Laboratorio di Scrittura³:HOME > Immaginazione > Flash Fiction > Ottobre
Ottobre. Le giornate si accorciano, il primo freddo, le foglie che ingialliscono e cadono, che colorano le montagne con i loro marroni, rossi, arancioni, gialli. I pomeriggi trascorsi a casa dei nonni, a fare i compiti, con la mente già a quando insieme a loro uscirai a passeggiare nei boschi vicini, a quando inventerai mille e più giochi tra i grandi sassi, gli alti alberi di castagno e il piccolo ruscello che attraversa quei prati. A quando raccoglierai le castagne e le noci, e, di ritorno a casa, la sera, con i genitori, gusterai quei sapori autunnali, quei sapori e quei profumi che ti accompagneranno per tutta la tua vita, sempre a ricordarti di quando il mondo sembrava incantato, magico e tu ti sentivi eterna nella tua felicità.
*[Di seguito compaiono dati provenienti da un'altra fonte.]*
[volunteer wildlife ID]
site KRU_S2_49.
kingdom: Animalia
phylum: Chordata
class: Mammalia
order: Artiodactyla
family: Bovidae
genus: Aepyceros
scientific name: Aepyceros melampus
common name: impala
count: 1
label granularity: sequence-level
Ottobre. A molti anni di distanza sei di nuovo in quei luoghi, in quella casa che non hai mai dimenticato. I mobili in legno rustico, la cucina dove, seduta al tavolo, facevi i compiti senza troppa voglia, il legno che ardeva nella stufa, il giardino sul retro con le rose sempre così ben curate, e poi ancora quei boschi, quei prati, quegli alberi.
Ottobre. Gli stessi colori, gli stessi profumi, gli stessi sapori, ma una vita che è cambiata, diversa. Senza più i compiti da fare seduta a quel tavolo, senza più la sicurezza che la sola presenza dei nonni riusciva ad infonderti, senza più quel senso di felicità e libertà eterne. Di fronte ad un passato che non è più, che non potrà mai ritornare, che sai di non poter e voler ricostruire.
Ottobre. Strano entrare in quella casa e pensare di esserti appena trasferita lì, di camminare nuovamente per quei boschi, per quei sentieri e realizzare di essere ritornata da dov’eri partita per iniziare a vivere e a costruire il tuo futuro.